TASK DETAILS ▸
Each entry should be given again exactly, with any image left out.

DATA FOR PROCESSING ▸

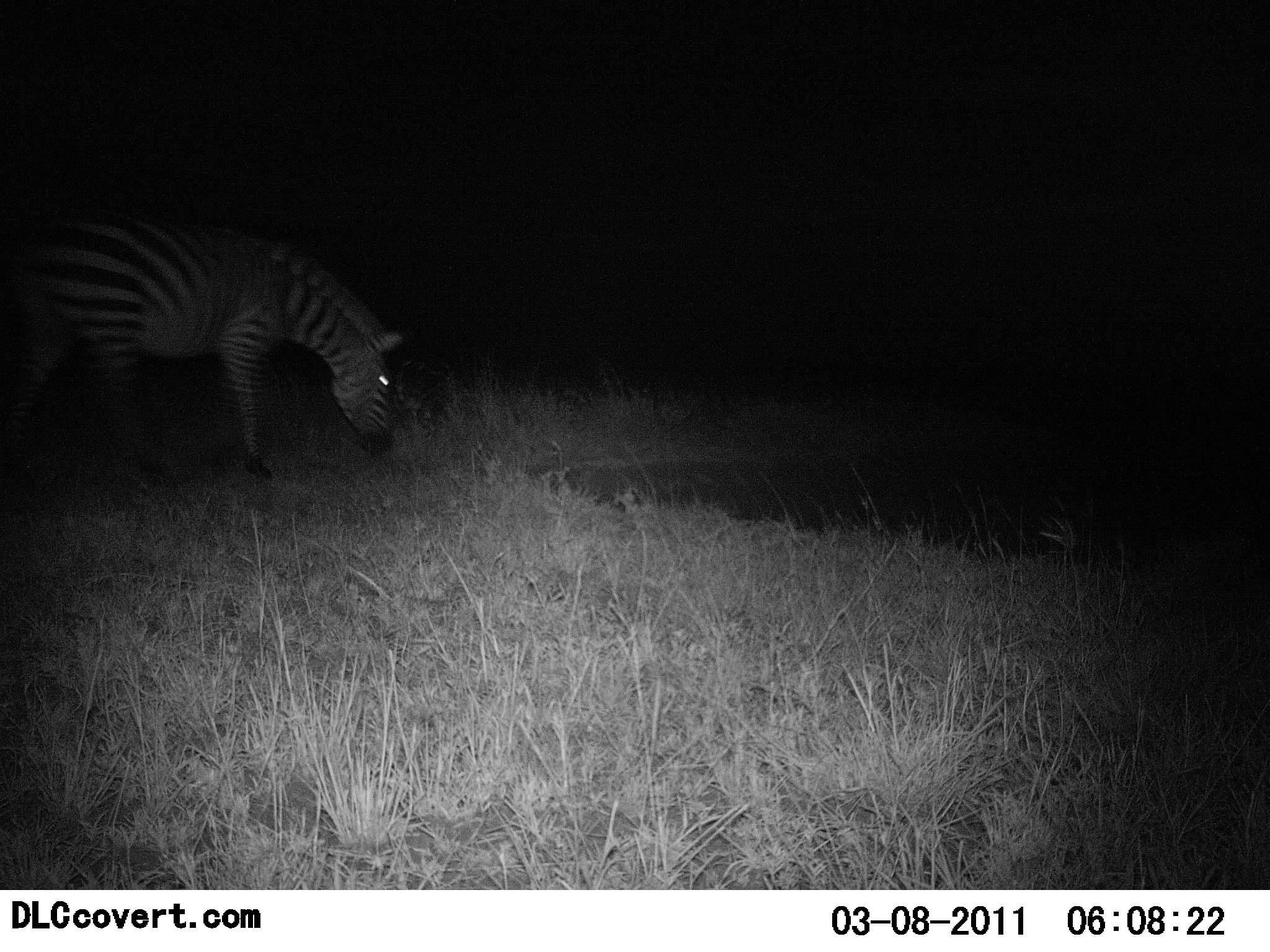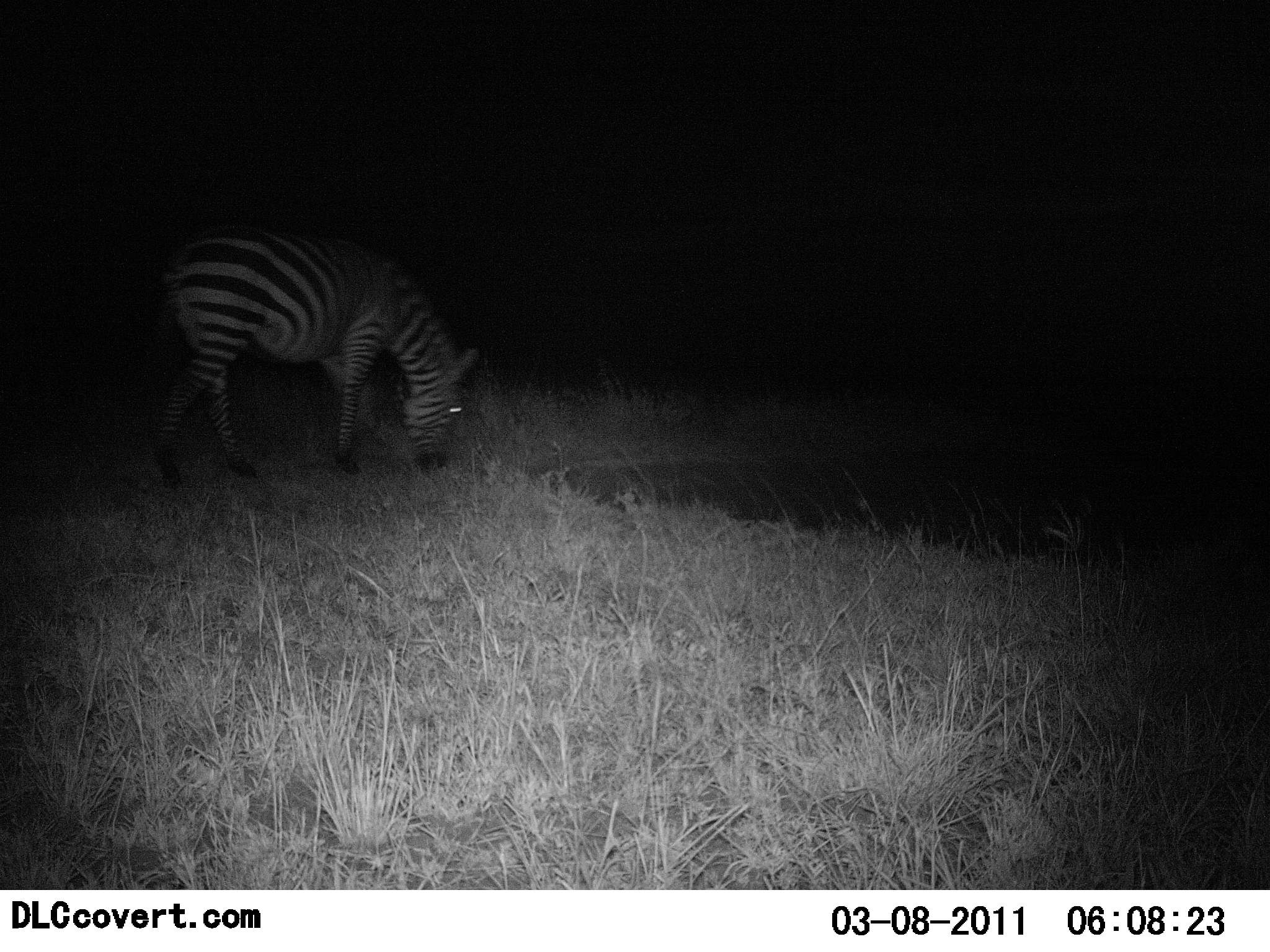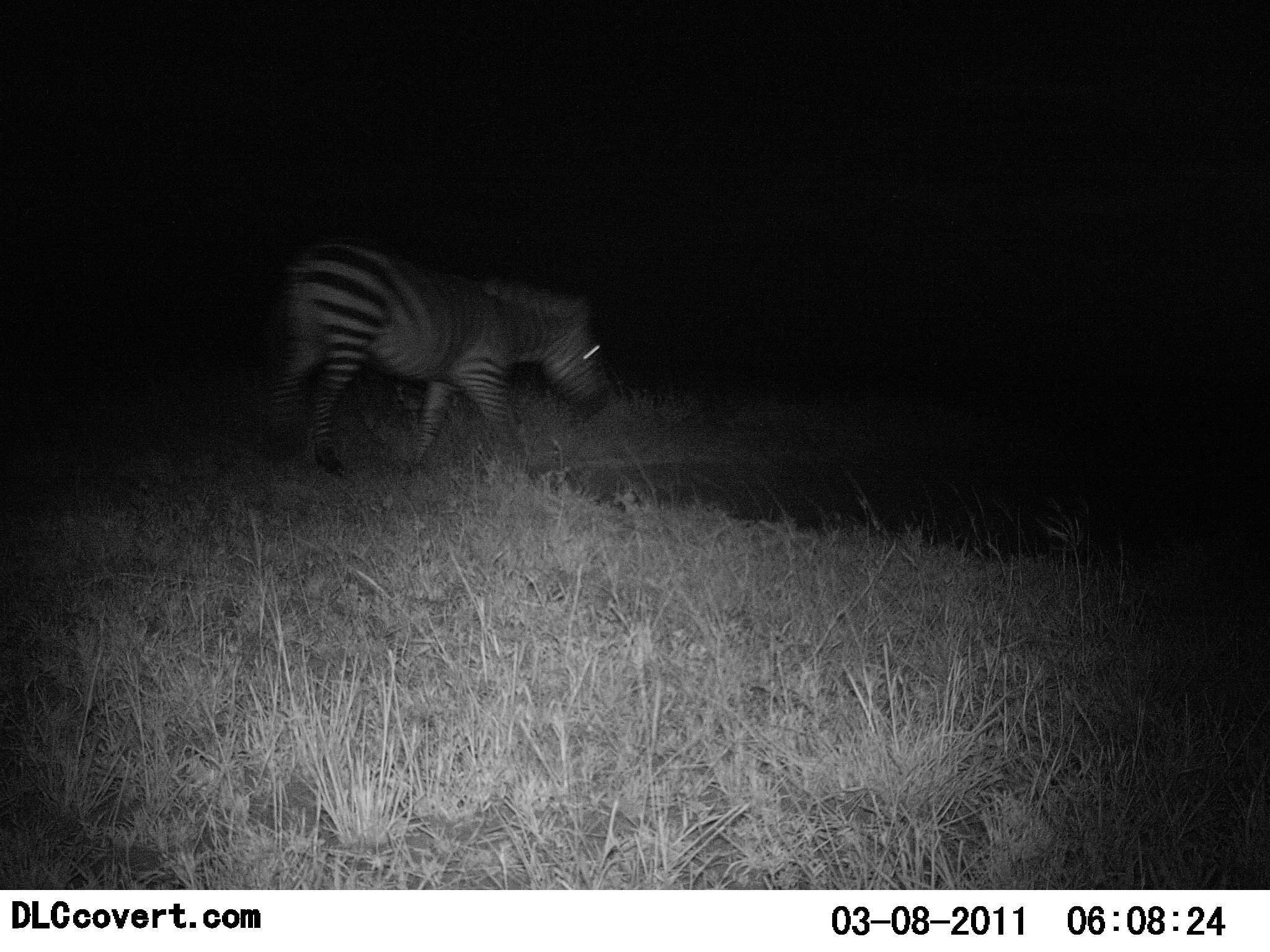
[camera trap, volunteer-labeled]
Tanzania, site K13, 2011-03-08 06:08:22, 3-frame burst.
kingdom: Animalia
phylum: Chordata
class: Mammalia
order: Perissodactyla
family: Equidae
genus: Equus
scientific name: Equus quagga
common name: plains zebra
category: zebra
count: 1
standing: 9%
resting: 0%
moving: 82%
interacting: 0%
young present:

EXERCISE RESULT ▸
[camera trap, volunteer-labeled]
Tanzania, site K13, 2011-03-08 06:08:22, 3-frame burst.
kingdom: Animalia
phylum: Chordata
class: Mammalia
order: Perissodactyla
family: Equidae
genus: Equus
scientific name: Equus quagga
common name: plains zebra
category: zebra
count: 1
standing: 9%
resting: 0%
moving: 82%
interacting: 0%
young present:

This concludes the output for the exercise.